Before you start a full sprint to the store to buy a Fitbit Charge for Fitbit Pay, it is good to know that not many banks work with the payment service. Fitbit Pay only works with a Mastercard credit card from ICS or via your Rabobank or ABN Amro account. In the Fitbit app you can link your payment card to the Wallet, so you can pay contactless with your Fitbit. You tend to think that you can only do it with a credit card, because a long card number is required. However, you can look up this card number when you log in to Rabobank or ABN Amro internet banking.
Paying with Fitbit Pay is very easy and has the necessary security on board. You unlock Fitbit Pay with a four-digit PIN code, after which you can pay by holding the Fitbit against the payment terminal. The lock will automatically re-activate when you have removed the strap or 24 hours after your last payment. In addition, you must also re-enter the PIN if you have reached the payment limit. Just like contactless payment with your debit card.
Fitbit with smartphone
If you still have your smartphone in your pocket, you can keep it there: you can control your Spotify via the linked app via your Charge 4. Even if you do not start training manually, it is recognized manually – and that goes remarkably often well. Everything that the Fitbit Charge 4 keeps track of can be seen in the app. Think of workouts, steps taken, climbed stairs, heart rate data and extensive statistics of your night’s sleep. The app is clear and user-friendly, and you can also add other data, such as your weight, calorie and fluid intake, so that you get an idea of how much you consume versus how much you burn.
However, there is a disadvantage of the app, Fitbit is closed. So it cannot be linked or exported to other apps, such as Google Health and Apple Health.
Small size smartwatch
The new functionality ensures that the Fitbit Charge 4 feels more and more like a smartwatch, but in the size of a bracelet. Of course, smartwatches are often more versatile and thanks to the heart videos, the Apple Watch is a lot more advanced than Fitbits. But since the existence of the smartwatch seems mainly sports, it is nice that the Fitbit Charge 4 is less in terms of functionality and comes in a modest size (and price).

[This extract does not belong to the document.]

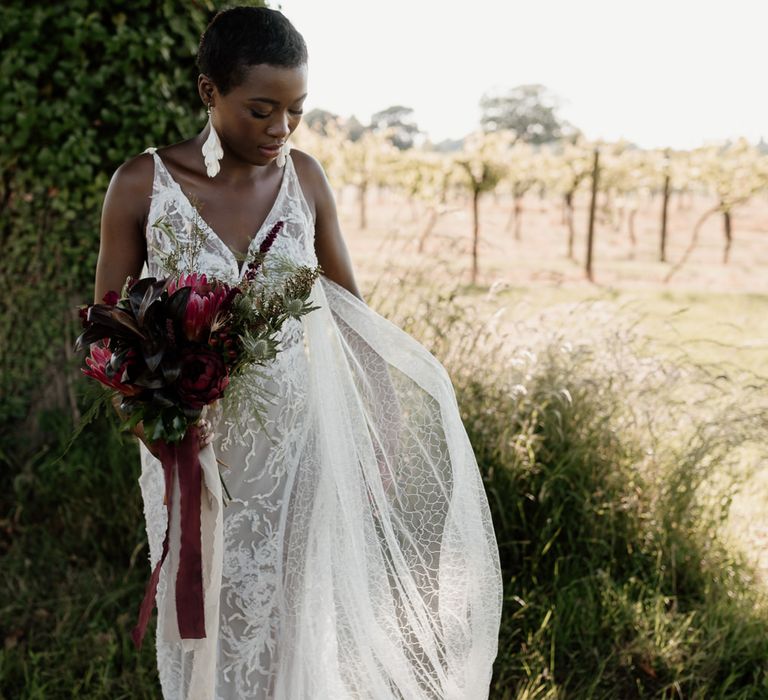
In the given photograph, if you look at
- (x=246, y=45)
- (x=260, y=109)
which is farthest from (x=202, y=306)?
(x=246, y=45)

The Fitbit Charge 4 can run for about five to six days on a full battery. That is an excellent battery life. In practice, you will notice that when you use the GPS to record your walking or cycling tour, your battery content will deteriorate rapidly. That depends of course on the distance and frequency, but to give you an idea: with a daily run of five kilometers with the GPS on, the battery lasted two to two and a half days.
The charger is a kind of clip where you click the Fitbit. It is a pity that the charger has not received a renewal, because the clip is easily next to it. It is also difficult and expensive to get another charger. Wireless charging would have been more universal and easy to use.
The Fitbit Charge 4 feels like a smartwatch, but in a compact form
In November, Google’s parent company Alphabet announced it will acquire Fitbit for $ 2.1 billion. Because this acquisition is fairly recent, in practice there is still no evidence of Google’s influence on Fitbit. Still, it’s something to keep in mind, as Google has a poor reputation for privacy and the resale of your data for advertising purposes. Fitbit’s wearables naturally collect a huge amount of health data, which may not be in the best hands with Google.
Although the Fitbit Charge 4 does not seem much innovative at first sight, the sportswear subcutaneously makes a big step towards a smartwatch. Thanks to GPS and mobile payment, the Fitbit is less dependent on your smartphone. While the heart rate sensor is not as advanced as the last generation of the Apple Watch, it provides a lot of health data insight, giving you just that little bit of help to get healthier and fitter.